Siemens verzeichnete im letzten Geschäftsquartal erstmals seit fast zwölf Jahren einen Verlust. Nach Steuern wies der Konzern einen Fehlbetrag von rund 1,5 Milliarden Euro aus. Im selben Zeitraum des Vorjahres hatte er noch knapp 1,5 Milliarden Gewinn gemacht. Als Folge erwartet das Unternehmen jetzt nur noch ein Ergebnis von etwa 5,50 Euro je Aktie, zuvor war es von knapp 9 Euro ausgegangen.

Grund für die hohen Verluste sind zum einen der sanktionsbedingte Rückzug aus Russland, der mit Belastungen von 600 Millionen Euro zu Buche schlägt, und zum anderen Abschreibungen von 2,7 Milliarden Euro auf Siemens Energy. Siemens hält noch rund 35 Prozent an dem Unternehmen, das es 2020 ausgegliedert und an die Börse gebracht hatte.
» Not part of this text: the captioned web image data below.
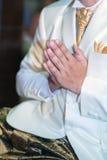 De mens heft handen op om Boedha te aanbidden Stock Afbeeldingen
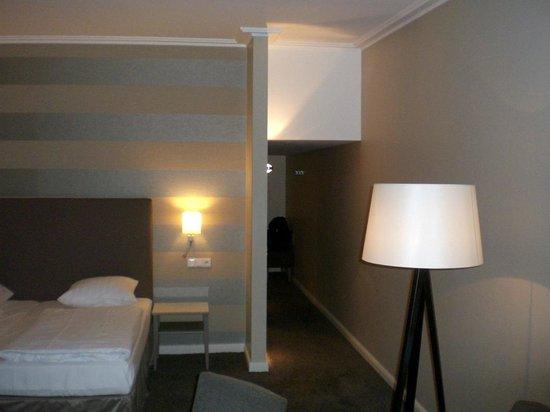 Moselschlösschen: Bed and corridor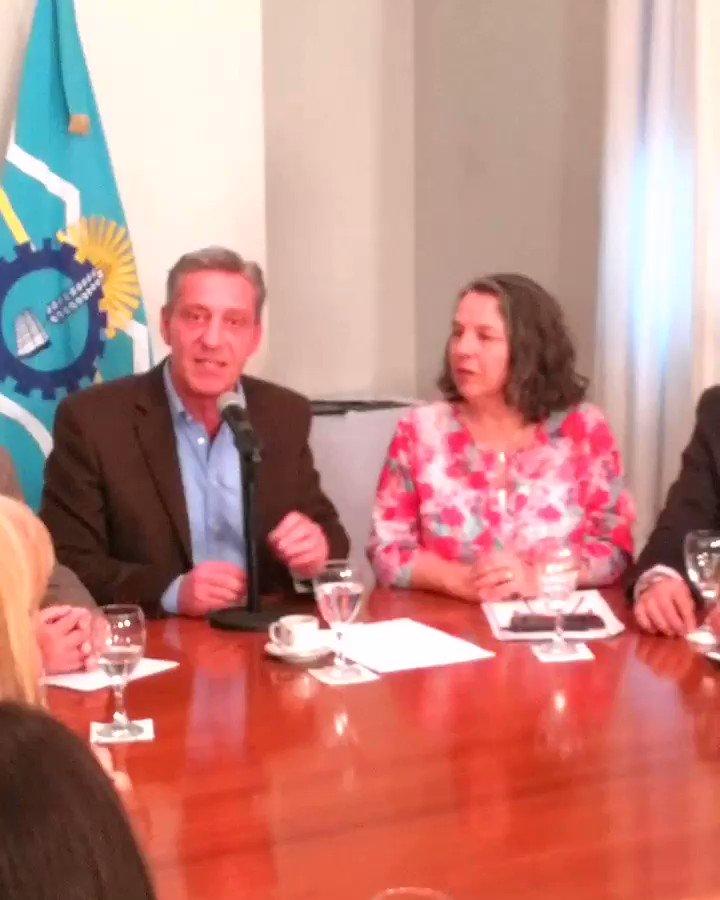 Ahora 👉 Acompañando al Gobernador @arcionimariano, en la firma del Convenio entre el Ministerio de Desarrollo Social de Nación y el Gobierno Provincial, para la implementación del Registro Único Nominal. 👥 @CHECHU0405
Aufgrund des Preiskampfs im Windkraftsektor und entsprechenden Problemen der spanischen Tochter Gamesa sank der Aktienkurs von Siemens Energy seit Januar um 40 Prozent.
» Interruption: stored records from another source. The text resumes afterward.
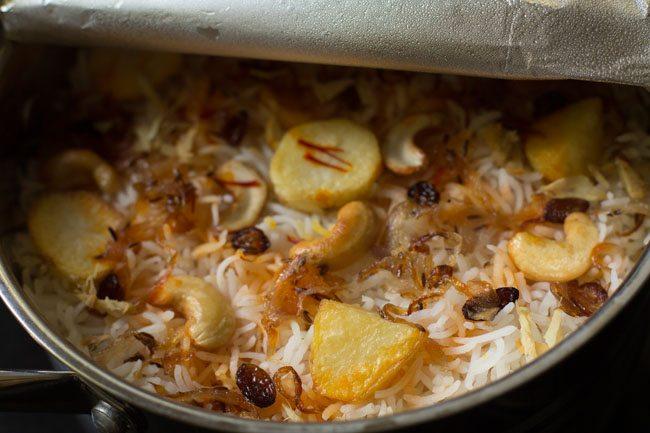 Hyderabadi style dum aloo biryani recipe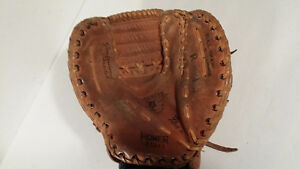 Homer left hand baseball glove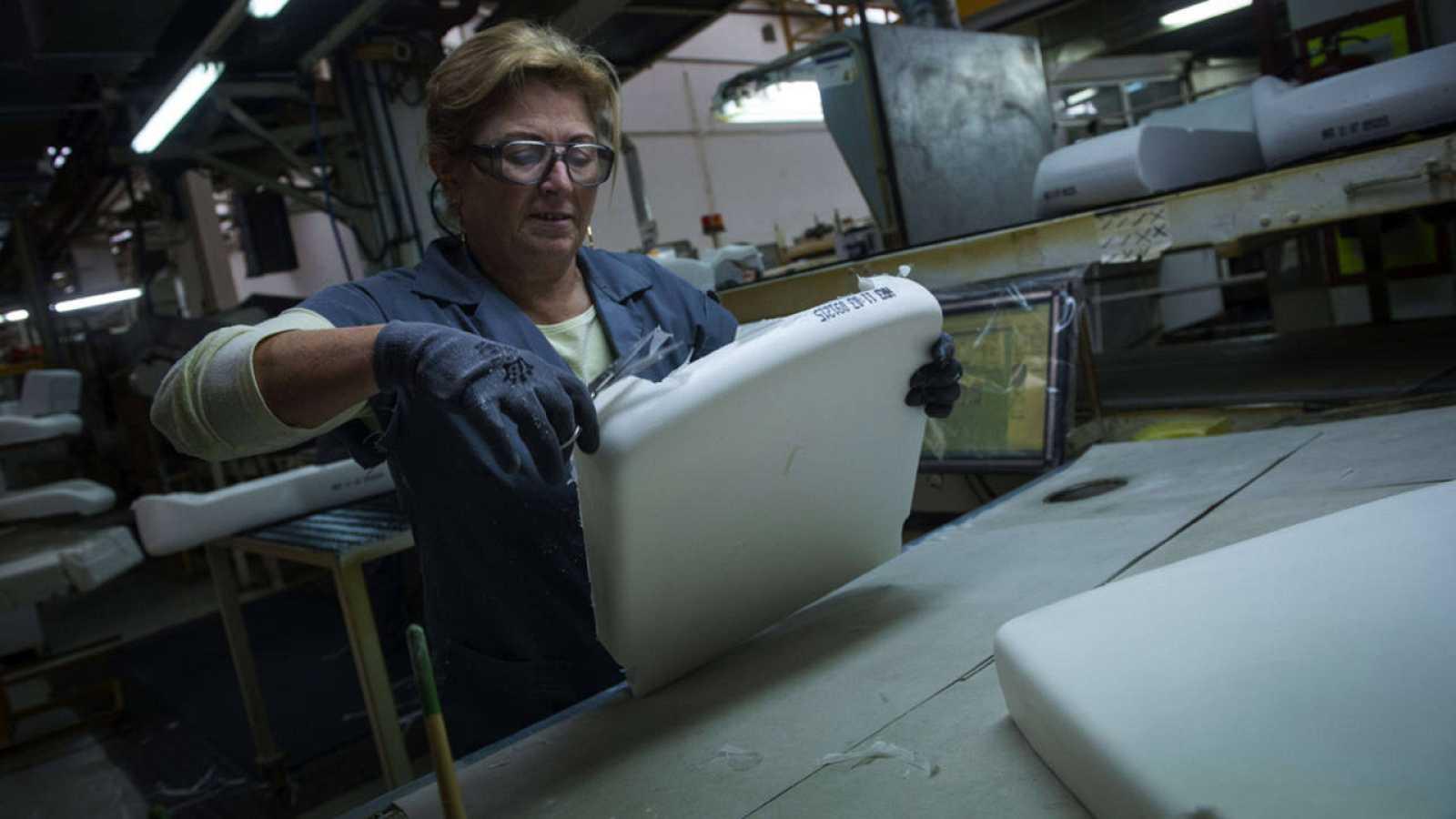 Una trabajadora de una fábrica de asientos para coches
Nun soll die Gewinnmarge auf Kosten der Arbeiter wieder gesteigert werden. In der vergangenen Woche informierte der Vorstand der Siemens Energy AG den Betriebsrat des Berliner Schaltwerks über den geplanten Stellenabbau. Dieser rief darauf keine Betriebsversammlung ein, um die Belegschaft zu alarmieren, stattdessen organisierte die IG Metall eine Pressekonferenz.

Der Erste Bevollmächtigte der IG Metall Berlin, Jan Otto, sowie seine Stellvertreterin Regina Katerndahl und der Berliner Betriebsratsvorsitzende Rüdiger Groß heuchelten dort Überraschung über den angekündigten Stellenabbau. Die Produktionsverlagerung sei nicht verständlich, da der Verkauf der SF6-Schaltanlagen gut laufe und das Berliner Werk auch bereits ein neues, umweltfreundlicheres Produkt als Weltneuheit entwickelt habe.

So überraschend kann die Ankündigung allerdings nicht gewesen sein, denn in der gleichen Woche nahm Siemens Energy-Vorstandsmitglied Tim Holt an der Eröffnung einer neuen Produktionsstätte in Querétaro/Mexiko teil, die den nord- und südamerikanischen Markt, einschließlich Kanada, sowie Großbritannien in Zukunft mit SF6-Schaltanlagen beliefern soll. Rüdiger Groß ist Mitglied des Aufsichtsrats von Siemens Energy und wird über den Aufbau der neuen Produktionsstätte in Mexiko bestens informiert gewesen sein.

Die IG Metall und ihr Betriebsrat machen sich offenbar Sorgen, dass die Stimmung in der Belegschaft kippt und sich gegen sie wendet. „Die Mitarbeiter werden unmutig. Nachdem Siemens Energy gegründet wurde, kam eine Rasierklinge nach der anderen. Und wenn man sich bei der Entwicklung von neuen Produkten engagiert, dann wird das verwendet für Mitarbeiterabbau“, klagte Rüdiger Groß.

Bereits im Februar 2021 hatte Siemens Energy entschieden, weltweit 7800 von 90.000 Arbeitsplätzen abzubauen. Betroffen waren unter anderem 700 Arbeitsplätze in Mülheim-Ruhr und 750 im Gasturbinenwerk Berlin-Moabit, dem mit damals noch 3500 Beschäftigten größten Industriebetrieb Berlins.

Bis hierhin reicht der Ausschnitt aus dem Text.